KUTIPAN TERSEDIA:
كل أحد يؤخذ من قوله، ويترك، إلا صاحب هذا القبر صلى الله عليه وسلم
“Setiap orang ucapannya bisa diambil atau ditinggalkan, kecuali orang yang ada di dalam kubur ini (sambil mengisyaratkan pada kuburan Nabi) shollallaahu ‘alaihi wasallam (Lihat Siyaar A’laamin Nubalaa’ karya al-Hafidz Adz-Dzahaby juz 8 halaman 93).

Ya, setiap orang selain Nabi Shollallaahu ‘alaihi wasallam tidaklah ma’shum (terjaga) dari kesalahan. Hanya Nabi Muhammad shollallaahu ‘alaihi wasallam sajalah yang petunjuknya dalam masalah Dien harus diikuti secara mutlak. Sabda beliau tidak bisa ditolak. Beda dengan manusia lain. Manusia lain, siapapun orangnya, setinggi apapun tingkat keilmuannya, ada kalanya benar, ada kalanya salah.
Demikian juga Syaikh al-Albany. Ahlussunnah tidaklah fanatik secara membabi buta terhadap hasil telaah hadits yang beliau lakukan. Jika hasil penelitian Syaikh al-Albany terhadap suatu hadits ternyata bertentangan dengan kajian Ulama’ Ahlussunnah lain yang pendapatnya lebih kuat, ditopang hujjah yang lebih kokoh, maka pendapat Ulama’ Ahlussunnah itulah yang harus diikuti. Sehingga Ahlussunnah adalah orang-orang yang mengikuti pendapat di atas ilmu, dan menolak dan menyanggah suatu pendapat juga di atas ilmu.

Lajnah ad-Daimah pada saat masih diketuai Syaikh Bin Baz beberapa kali pernah menjadikan hasil penelitian Syaikh al-Albany sebagai rujukan. Namun, dalam kesempatan lain, pada beberapa keadaan, berbeda pendapat dengan Syaikh al-Albany dalam menilai suatu hadits.

BARIS DATA:
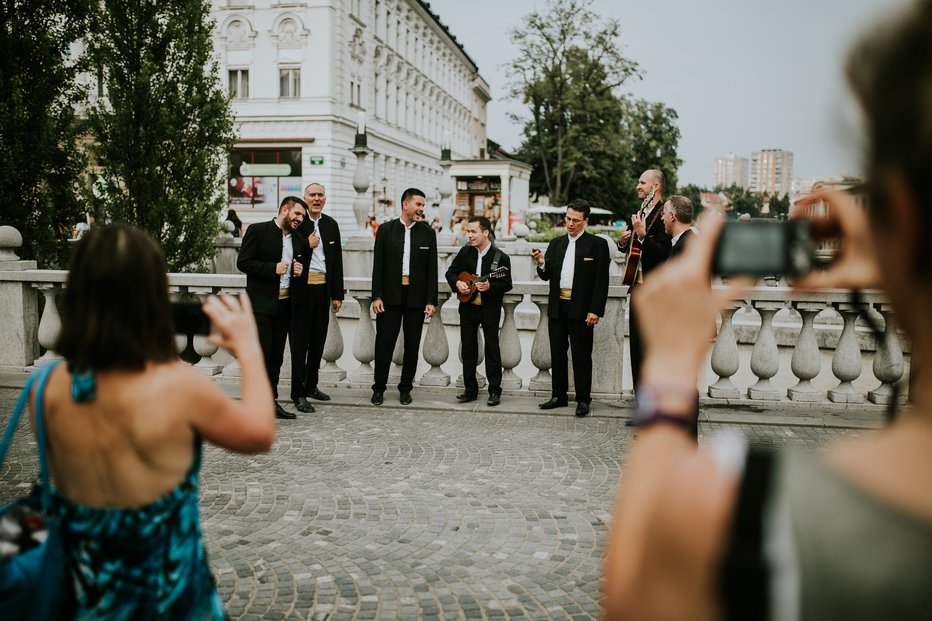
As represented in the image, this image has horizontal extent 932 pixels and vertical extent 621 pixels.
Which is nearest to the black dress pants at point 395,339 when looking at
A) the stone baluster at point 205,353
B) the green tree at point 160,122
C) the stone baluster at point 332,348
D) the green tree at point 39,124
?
the stone baluster at point 332,348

TUJUAN 1:
Jawab pertanyaan berikut berdasarkan kutipan tentang Syaikh al-Albany:
(a) Menurut kutipan, siapa satu-satunya yang petunjuknya dalam masalah Dien harus diikuti secara mutlak?
(b) Pendapat siapa yang harus diikuti jika hasil penelitian Syaikh al-Albany terhadap suatu hadits bertentangan dengan kajian ulama lain yang pendapatnya lebih kuat?
(c) Siapa ketua Lajnah ad-Daimah pada saat lembaga itu beberapa kali menjadikan hasil penelitian Syaikh al-Albany sebagai rujukan?
TUJUAN 2: Tolong tuliskan lanjutan kutipan tentang Syaikh al-Albany, dimulai setelah kalimat terakhirnya.

HASIL AKHIR 1:
(a) Nabi Muhammad shollallaahu 'alaihi wasallam.
(b) Pendapat Ulama' Ahlussunnah lain yang lebih kuat dan ditopang hujjah yang lebih kokoh.
(c) Syaikh Bin Baz.

HASIL AKHIR 2:
Silakan disimak tanya jawab berikut dalam Fatwa Lajnah ad-Daaimah:

س: « صنفان من الناس إذا صلحا صلح الناس… » إلخ، هل هو حديث أو من كلام عمر ؟
ج: رواه أبو نعيم في [الحلية] عن ابن عباس ، وقد ذكره السيوطي في الجامع الصغير بهذا اللفظ: « صنفان من الناس إذا صلحا صلح الناس وإذا فسدا فسد الناس: العلماء والأمراء » ورمز له السيوطي بالضعف، ونقل المناوي في شرحه [الجامع الصغير] عن الحافظ العراقي أنه ضعيف، وذكر أخونا العلامة الشيخ ناصر الدين الألباني في كتاب [سلسلة الأحاديث الضعيفة] أنه موضوع؛ لأن في إسناده محمد بن زياد اليشكري ، وهو كذاب، قاله أحمد وابن معين .
اللجنة الدائمة للبحوث العلمية والإفتاء
Pertanyaan: “Ada 2 kelompok orang yang  jika mereka berdua baik, maka akan baiklah keadaan manusia…”. Apakah (lafadz) itu adalah hadits atau ucapan Umar?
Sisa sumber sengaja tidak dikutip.